Organise the palette with a nine-value gray scale
Pre-mixed a string of nine neutral gray values, black to white, before painting, to use as a control on every other colour.
Why it matters · It takes the guesswork out of value. Mixing a flesh tone to match a specific gray gives absolute control over the light-and-shadow pattern. The painting stands on a settled value foundation rather than on haphazard colour mixing.
Reilly's organised palette (the nine-value neutral string; Grumbacher once sold a "Reilly Neutral" set)
Construct the head with the Reilly abstraction
Drew the head from a system of abstract rhythm lines connecting the key landmarks, built on a circle divided into proportional sections.
Why it matters · Instead of copying features, this builds the underlying structure and flow of the forms. The rhythm lines, connecting the corner of the eye to the wing of the nose and so on, teach the artist to see relationships and make a head that reads as solid.
Jack Faragasso, Mastering Drawing the Human Figure from Life, Memory, Imagination
Begin the figure with six structural lines
Set the core action of a pose with six abstract lines: the head, the spine, the shoulder line, and the relationships between the major masses.
Why it matters · He taught it as "the way to think," not a drawing trick. It makes the artist see the whole gesture and balance before getting lost in detail, so the finished drawing is built around a clear action, not assembled part by part.
Candido Rodriguez, quoted in "Another Look at Frank Reilly", Today's Inspiration, 2010
Start the painting with a flat value "poster"
Blocked the whole canvas in flat, average values in a strict order: the darkest dark, then the shadows, then the lights, then the halftones.

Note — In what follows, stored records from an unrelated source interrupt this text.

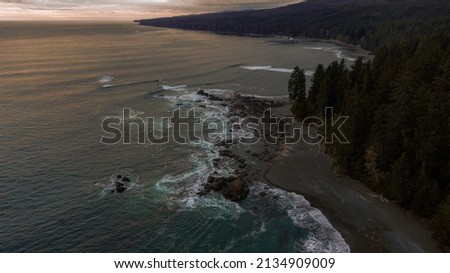 Sunset over the coast of the Pacific Ocean. pink skies over the emerald-green waters of Vancouver Island, CA where foamy waves meat the rocky coastline.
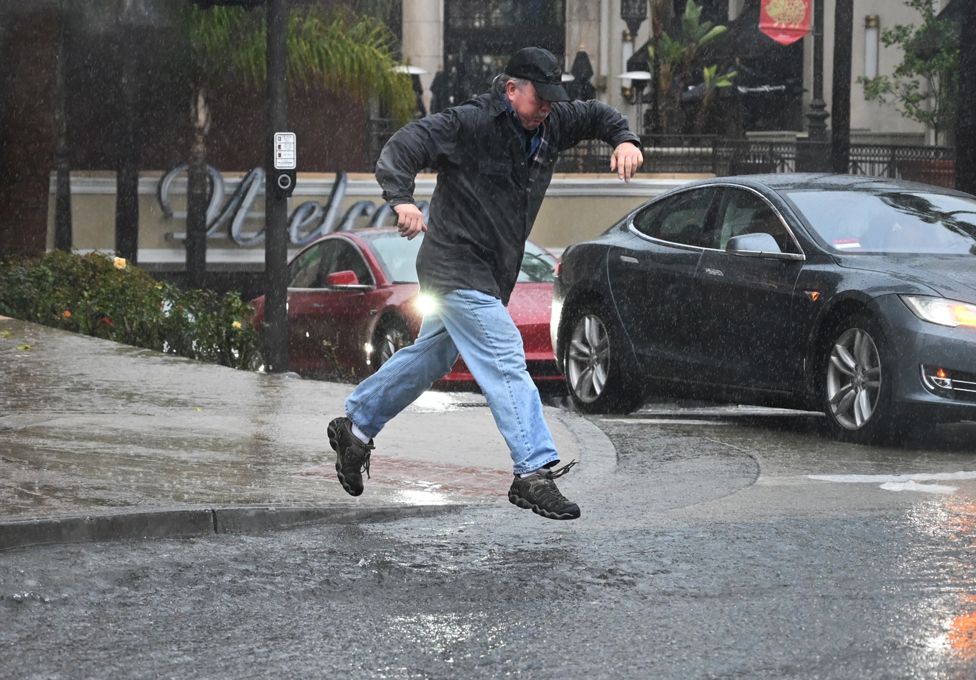 Man jumps over, or into, a large puddle in Glendale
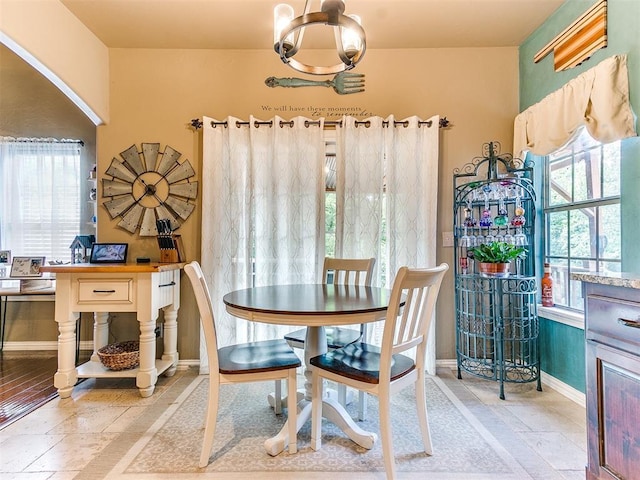 3393 Creek View Ct, Newcastle, OK 73065 - dining space with a chandelier, baseboards, and stone tile floors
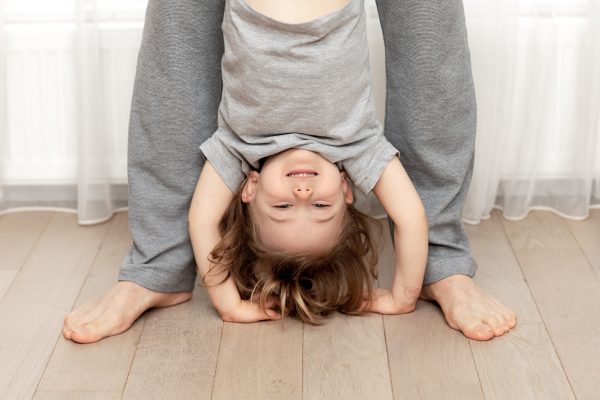 dad-holds-upside-down-fun-smiling-adorable-child-2024-11-28-10-40-39-utc - SKIDamarink KIDs calm child naturally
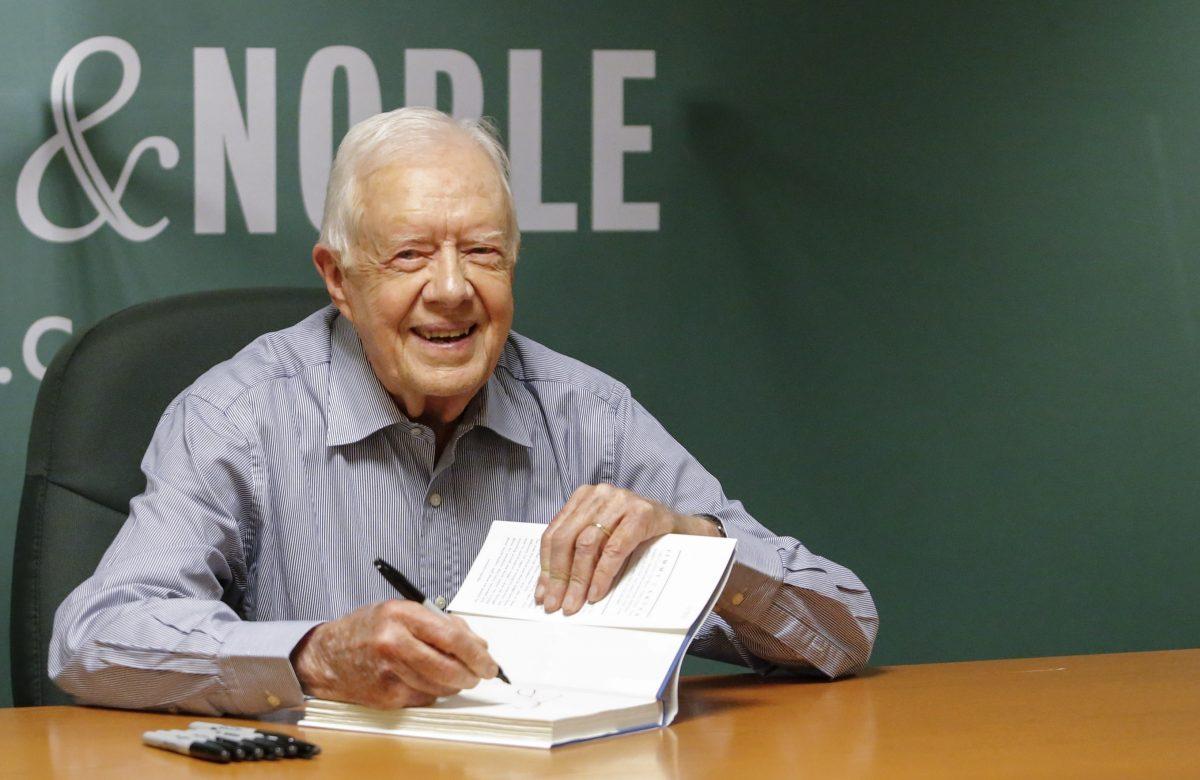 Former US President Jimmy Carter signs his new Book "A Full Life: Reflections at Ninety" at Barnes & Noble on 5th avenue in New York on July 7, 2015. (Kena Betancur/AFP/Getty Images)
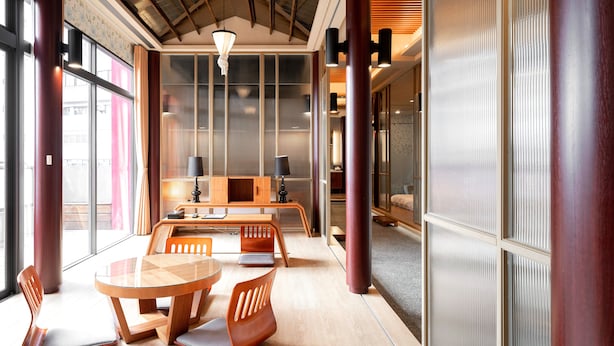 Un intérieur moderne avec une table et des chaises en bois, un canapé et une lampe.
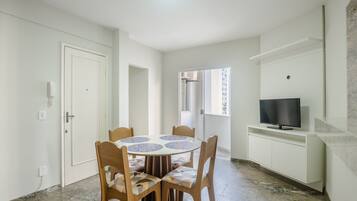 A dining area with a round table, chairs, a TV, and a white cabinet.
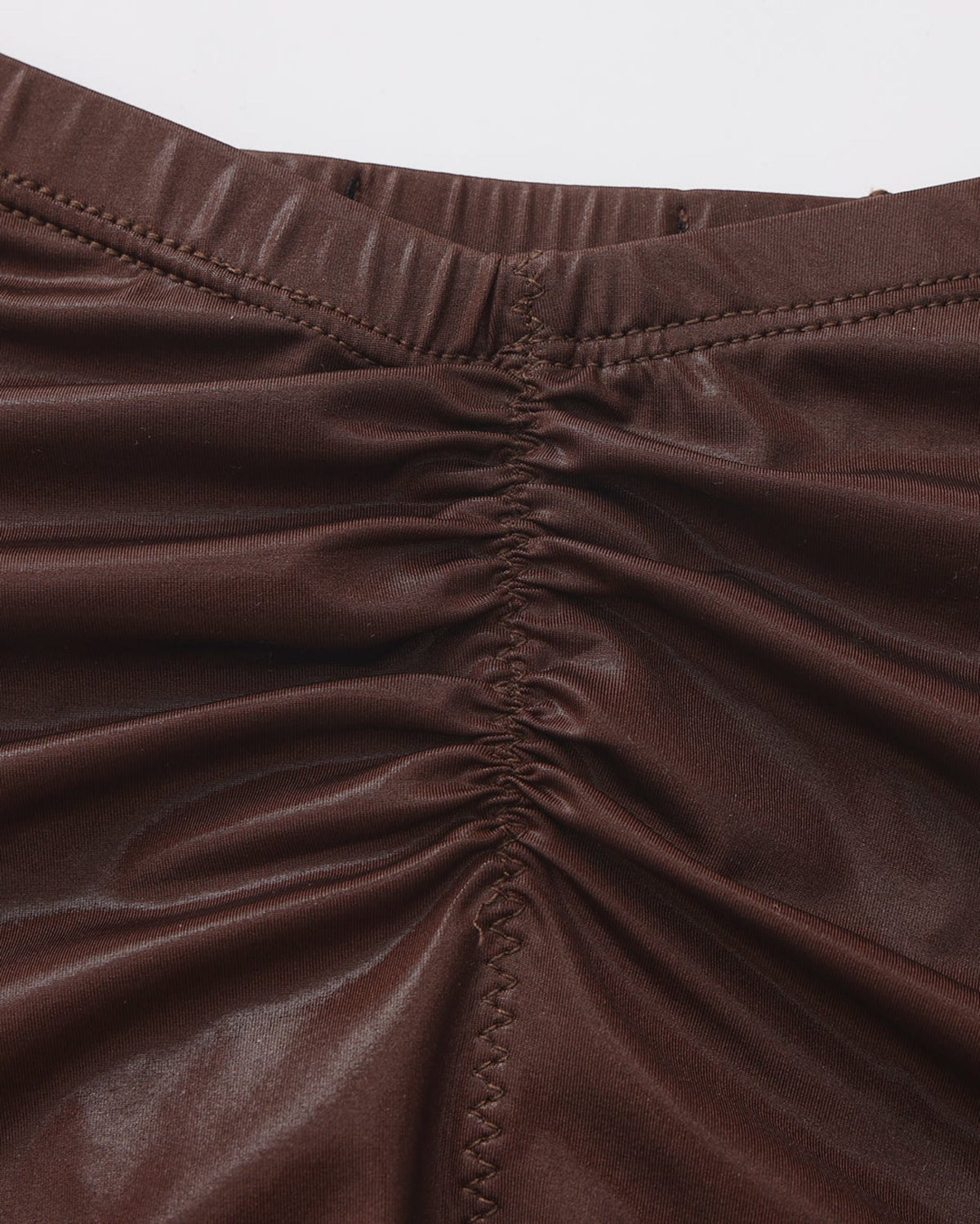 Close-up of the dipped waistband and gathered rear seam on the brown BSZN brief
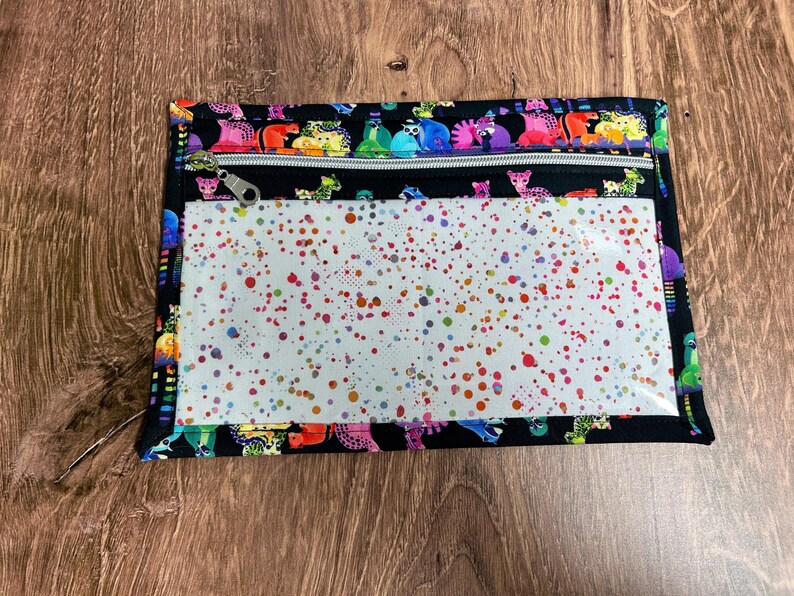 May include: A rectangular black zippered pouch with a clear front panel. The pouch features a colorful animal print border and a white interior with multicolored paint splatters. The zipper is silver.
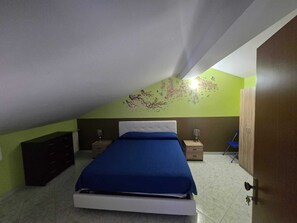 A bedroom with a bed, a dresser, a chair, and a wardrobe. - Vrbo Property (Riposto)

Why it matters · Reilly held that a painting's success rests on this stage. Setting the big, simple light-and-dark pattern first makes the composition read from across the room. Every later piece of modelling and colour sits inside that strong, simple statement.
Reilly's value lay-in, or "poster," documented in the painting curriculum
Run a complete, business-like system
Ran his packed Art Students League classes on a strict schedule with a formal curriculum of lectures, homework, and a logical march from drawing to painting.
Why it matters · Reilly treated art as a craft learnable through a repeatable, near-scientific process. That system demystified painting for thousands of students, handing them a reliable toolkit, above all for the demands of commercial illustration.